----- RECORDS FOR PROCESSING

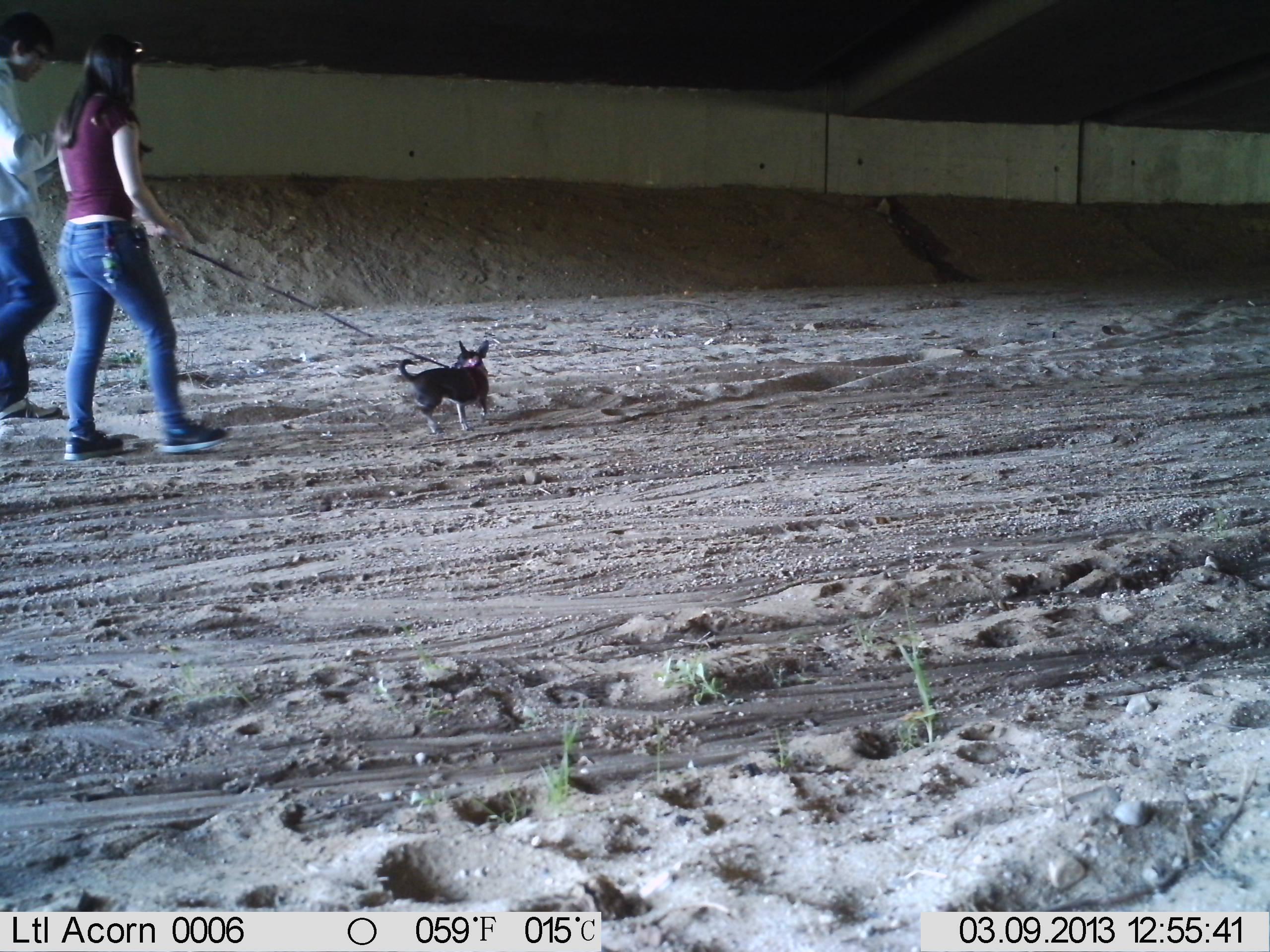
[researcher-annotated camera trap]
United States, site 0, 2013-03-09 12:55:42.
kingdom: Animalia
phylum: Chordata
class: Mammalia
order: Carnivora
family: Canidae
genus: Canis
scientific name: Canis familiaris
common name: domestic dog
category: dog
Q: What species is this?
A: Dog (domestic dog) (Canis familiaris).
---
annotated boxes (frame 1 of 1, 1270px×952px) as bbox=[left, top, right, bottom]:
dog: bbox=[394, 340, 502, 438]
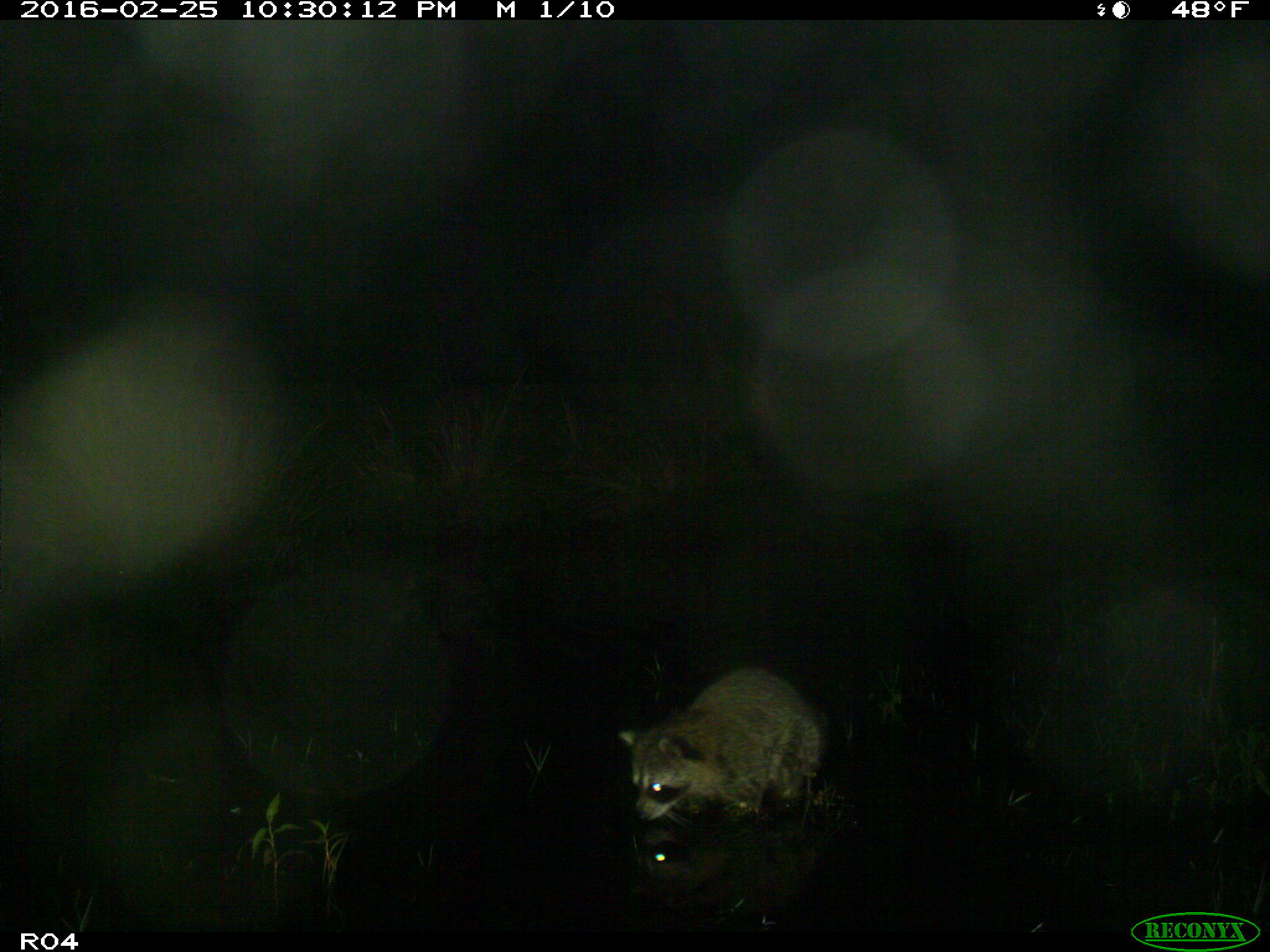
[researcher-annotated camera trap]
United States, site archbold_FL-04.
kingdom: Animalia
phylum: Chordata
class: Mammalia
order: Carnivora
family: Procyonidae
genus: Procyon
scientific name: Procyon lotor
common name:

----------

TASK PROMPT: Omit the pictures, then output every record exactly as given.

TASK ANSWER:
[researcher-annotated camera trap]
United States, site 0, 2013-03-09 12:55:42.
kingdom: Animalia
phylum: Chordata
class: Mammalia
order: Carnivora
family: Canidae
genus: Canis
scientific name: Canis familiaris
common name: domestic dog
category: dog
Q: What species is this?
A: Dog (domestic dog) (Canis familiaris).
---
annotated boxes (frame 1 of 1, 1270px×952px) as bbox=[left, top, right, bottom]:
dog: bbox=[394, 340, 502, 438]
[researcher-annotated camera trap]
United States, site archbold_FL-04.
kingdom: Animalia
phylum: Chordata
class: Mammalia
order: Carnivora
family: Procyonidae
genus: Procyon
scientific name: Procyon lotor
common name:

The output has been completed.